“The State of Sepsis and Alzheimer’s Disease Research: Birds of a Feather” by Steven P. LaRosa, M.D.

I have spent the greater part of 20 years as a clinical trialist is sepsis. Recently I have become interested as an Infectious Disease Physician in the viral disease of Alzheimer’s disease. What has amazed me is how similar the situation is in both fields. Both illnesses afflict affect millions worldwide with the annual incidence growing rapidly as the population ages. Despite improvements in background care, the one month mortality from sepsis remains high at 20%. There are no adjuvant agents FDA approved to reverse the organ dysfunction seen in sepsis. The prognosis in those afflicted with Alzheimer’s disease is also poor, and currently FDA-approved therapies amount to what my colleague states as “giving the patient a cup of coffee”.

The history of clinical trials in the two disease entities is also remarkably similar. Thousands of patients and millions of dollars have been spent on clinical trials of experimental therapies. These two diseases are the “holy grails” or “Moby Dicks” of the pharmaceutical industry as a success would result in untold riches. Stupendous results in small Phase II clinical trials have been followed by complete and total flame outs in adequately powered Phase III clinical trials. Because of what is at stake both for the pharmaceutical companies and academic “thought leaders” associated with these trials, numerous statistical gyrations have been employed to claim “positive” trials. For example, in the recently completed trial of the Toraymyxin filter for septic shock a positive trial was claimed in a subgroup within a subgroup despite no clinical benefit in the entire ITT population. Recent trials of agents aimed at amyloid beta by Biogen and Eisai in Alzheimer’s disease employed tactics including changing the landmark time point for efficacy analysis, employing a “home-brewed” clinical trial endpoint and claiming efficacy in a subgroup with a clear imbalance in a baseline condition (APOE allele 4) that affects outcome in the disease.

In each field there is also a focus on expensive experimental therapies. One of the downfalls with Xigris for sepsis was its expensive price tag of 7500 dollars per course of therapy. Currently is sepsis the experimental focus is on recombinant proteins and devices for which a premium can be charged. This is also the case with the antibody therapies BAN 2401 and Aducanumab.

In both fields a relatively inexpensive therapy with biologic plausibility has been championed but met with significant resistance.

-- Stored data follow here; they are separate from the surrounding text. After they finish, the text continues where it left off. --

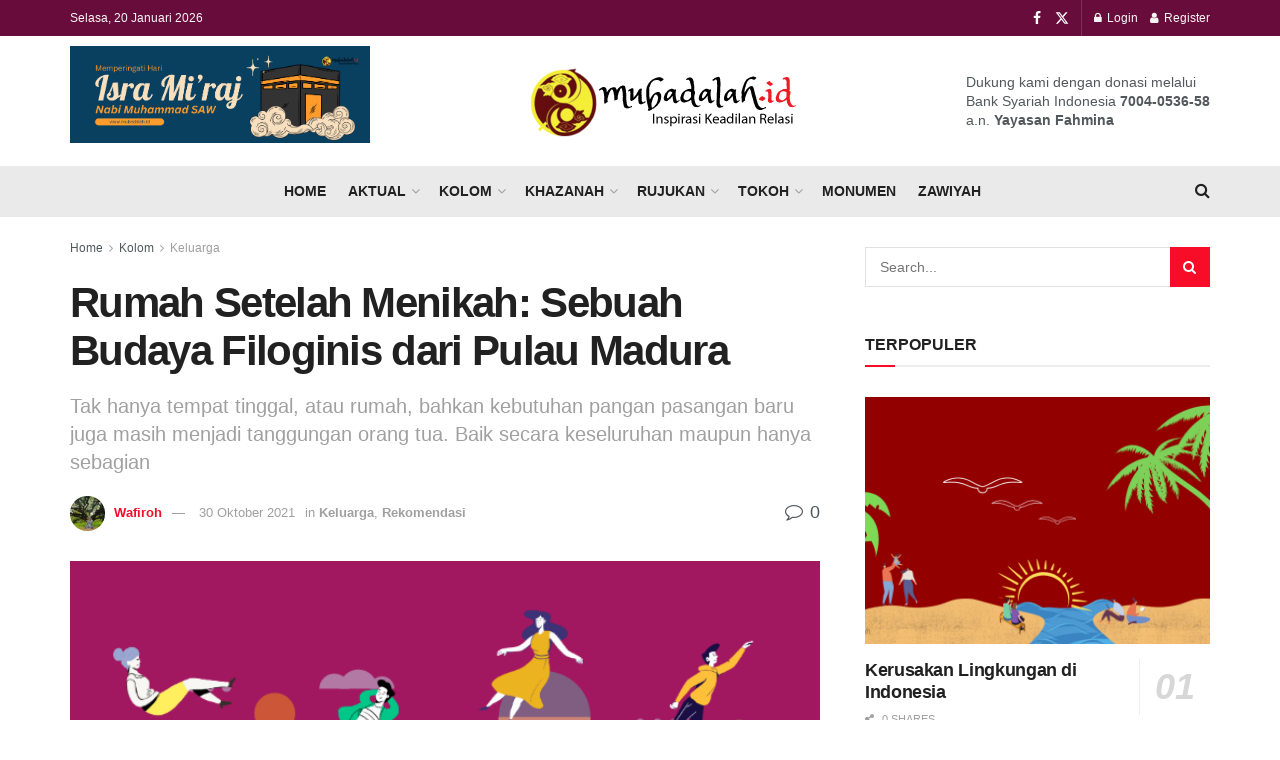

--- FILE ---
content_type: text/html; charset=utf-8
request_url: https://www.google.com/recaptcha/api2/aframe
body_size: 267
content:
<!DOCTYPE HTML><html><head><meta http-equiv="content-type" content="text/html; charset=UTF-8"></head><body><script nonce="IivHkHRxPSpms526q8b_yw">/** Anti-fraud and anti-abuse applications only. See google.com/recaptcha */ try{var clients={'sodar':'https://pagead2.googlesyndication.com/pagead/sodar?'};window.addEventListener("message",function(a){try{if(a.source===window.parent){var b=JSON.parse(a.data);var c=clients[b['id']];if(c){var d=document.createElement('img');d.src=c+b['params']+'&rc='+(localStorage.getItem("rc::a")?sessionStorage.getItem("rc::b"):"");window.document.body.appendChild(d);sessionStorage.setItem("rc::e",parseInt(sessionStorage.getItem("rc::e")||0)+1);localStorage.setItem("rc::h",'1768882590662');}}}catch(b){}});window.parent.postMessage("_grecaptcha_ready", "*");}catch(b){}</script></body></html>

In sepsis, Dr. Paul Marik has championed HAT therapy consisting of IV Hydrocortisone, Ascorbic acid (Vitamin C) and thiamine. This combination has multiple biologic effects that benefit vasoplegic shock, ARDS, multi-organ system failure and late sepsis-induced inflammation. This combination of these agents is anti-inflammatory and endothelial protective. They also aid in endogenous vasopressor production. Mitochondrial dysfunction, important to multiple organ system, is protected by this cocktail and immune function is bolstered. In a before and after study conducted at Dr. Mariks’ ICU, the mortality dropped from 40.4% to 8.5% after implementation of the HAT therapy.

In Alzheimer’s disease a similar phenomenon is occurring. Multiple groups have demonstrated that the virus HSV-1 is more apt to be found in the Alzheimer’s brain than controls. Patients with evidence of HSV-1 reactivation (anti-HSV-1 IgM) are 2.5X more apt to develop AD over time. In vitro HSV- 1 leads to amyloid Beta (the key component of the senile plaques and neurofibrillary tangles that cause Alzheimer’s. This effect can be blocked in vitro by acyclovir. In a > 33,000 patient study in Taiwan, patients with newly diagnosed had a 2.5X increased risk of developing Alzheimer’s compared to controls. In those with newly diagnosed HSV, anti-herpetic therapy was associated with a 90% reduction in the development of Alzheimer’s.

The Vitamin C/ HAT therapy for sepsis and anti-viral therapy for Alzheimer’s disease have faced significant cynicism by both industry and academia. There are likely a few good reasons for this. The pharmaceutical industry would be very unhappy to see relatively inexpensive solutions for such major indications when a premium can be designed for expensive biologics, For “thought leaders” in academics the reasons are monetary and non-monetary. Some are receiving significant consulting fees and grants on other experimental therapies. For some who have been toiling in the field for years they might look silly if this disease could be cured by relatively simple therapies that they did not think of. For others, they need to defend their “pet rock” therapy or ideas on pathogenesis to the death.

The good news is that there are a few RCTs going on with HAT therapy in sepsis. A proof on concept RCT study of anti-viral therapy could be performed in a 78 week trial looking for a clinically meaningful 1 point difference in decline from baseline in the Clinical Dementia Rating-Sum of Boxes score with as few as 250 patients. We eagerly await a determination of the efficacy of these agents.